Policja stanowa w Massachusetts zidentyfikowała większość z 11 uzbrojonych mężczyzn aresztowanych po incydencie, który doprowadził w sobotę do zamknięcia na 9 godzin części autostrady I-95. Twierdzili, że nie są antyrządową grupą.
„Przedstawiali się jako członkowie grupy wyznającej 'ideologię suwerenności mauretańskiej'. Powiedzieli policjantom, że jadą z Rhode Island do Maine na 'szkolenie'” – podała w niedzielę lokalna telewizja WCVB.
Jak wyjaśniła, powołując się na szefa policji stanowej Massachusetts płk. Christophera Masona, incydent zaczął się, gdy jeden z funkcjonariuszy zauważył w sobotę nad ranem dwa pojazdy na poboczu autostrady z włączonymi światłami awaryjnymi. Zatrzymał się, aby zaoferować pomoc.
Mężczyźni w mundurach w stylu wojskowym byli uzbrojeni w karabiny i pistolety. Żaden nie miał pozwolenia na posiadanie broni palnej.
„Policjant poprosił mężczyzn o dokumenty i zezwolenia na broń palną. Ponieważ powiedzieli, że nie mają, zwrócił się o pomoc” – przekazała WCVB.
Kiedy kilku uzbrojonych mężczyzn wysiadło z bronią z samochodów, wzbudziło to niepokój. Policja nakazała części mieszkańców okolicznych miejscowości Wakefield i Reading, by nie wychodzili z domów, a zwłaszcza unikali terenów w pobliżu autostrady.
"Nie jesteśmy antyrządowi. Nie jesteśmy przeciw policji, nie jesteśmy suwerennymi obywatelami, nie jesteśmy ekstremistami o czarnej tożsamości. (…) Jak powtarzaliśmy wiele razy policji, przestrzegamy prawa do pokojowego podróżowania w Stanach Zjednoczonych" – twierdził jeden z mężczyzn, który relacjonował przebieg zajścia w serwisie YouTube.

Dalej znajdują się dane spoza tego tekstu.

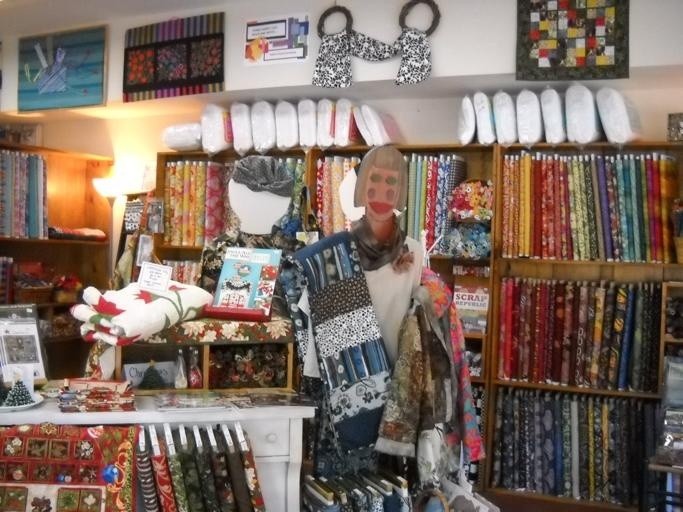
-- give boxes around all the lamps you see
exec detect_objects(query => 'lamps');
[89,177,129,295]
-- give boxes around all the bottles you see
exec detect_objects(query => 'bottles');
[189,347,203,388]
[175,348,188,389]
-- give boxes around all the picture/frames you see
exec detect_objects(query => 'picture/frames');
[514,0,629,81]
[15,23,109,115]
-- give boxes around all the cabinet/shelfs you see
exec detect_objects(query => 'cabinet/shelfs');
[0,142,115,375]
[483,146,668,510]
[304,150,495,487]
[155,149,303,312]
[0,388,318,512]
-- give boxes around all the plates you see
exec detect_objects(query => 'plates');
[0,393,45,413]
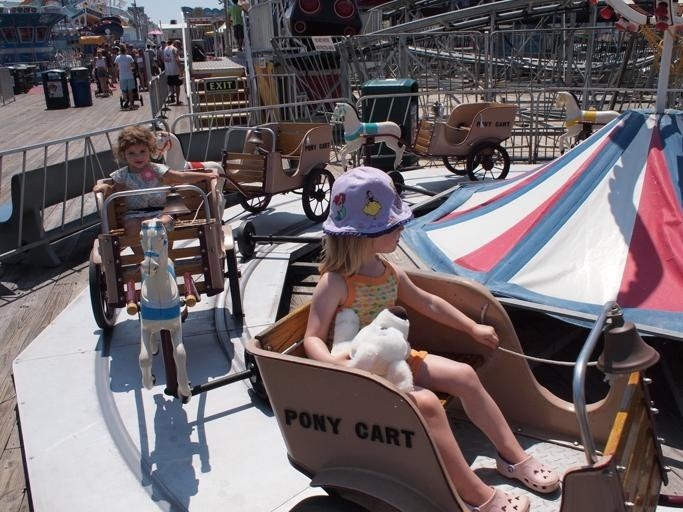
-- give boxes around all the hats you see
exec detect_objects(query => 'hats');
[321,166,414,239]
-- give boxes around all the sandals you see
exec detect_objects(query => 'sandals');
[466,486,530,512]
[496,452,560,493]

Organizacja Southern Poverty Law Center (SPLC), monitorująca kręgi kierujące się hasłami nienawiści oraz ekstremistów, tłumaczyła, że ruch Maurów, suwerennych obywateli skupia niezależne ugrupowania i jednostki, które pojawiły się na początku lat 90. XX wieku jako odłam antyrządowego ruchu suwerennych obywateli. W ich przekonaniu jednostka posiada suwerenność nad rządami federalnymi i stanowymi, a także jest od nich niezależna.
W wywiadzie dla NewsCenter 5 prezes i dyrektor generalny SPLC Margaret Huang mówiła, że jej organizacja zalicza od 2020 roku grupę, którą nazwała "Rise of the Moors", do ekstremistycznych. Uznała ją za antyrządową i suwerenną, ponieważ nie akceptuje władzy USA. Jej wyznawcy twierdzą, że są potomkami ludzi, którzy byli obecni w kraju, kiedy istniał traktat między Marokiem a Ameryką (podpisany w roku 1786).
Uważają, że traktat zwalnia ich z obowiązku przestrzegania prawa USA.
"Wielu z tych ludzi może nie bardzo chce przemocy lub jakiejkolwiek konfrontacji z władzami, ale fakt, że nie uznają uprawnień rządu USA do wydawania zezwoleń, monitorowania działań, ochrony społeczeństwa budzi obawy" – argumentowała Huang.
Zatrzymani członkowie grupy mają stanąć przed sądem we wtorek.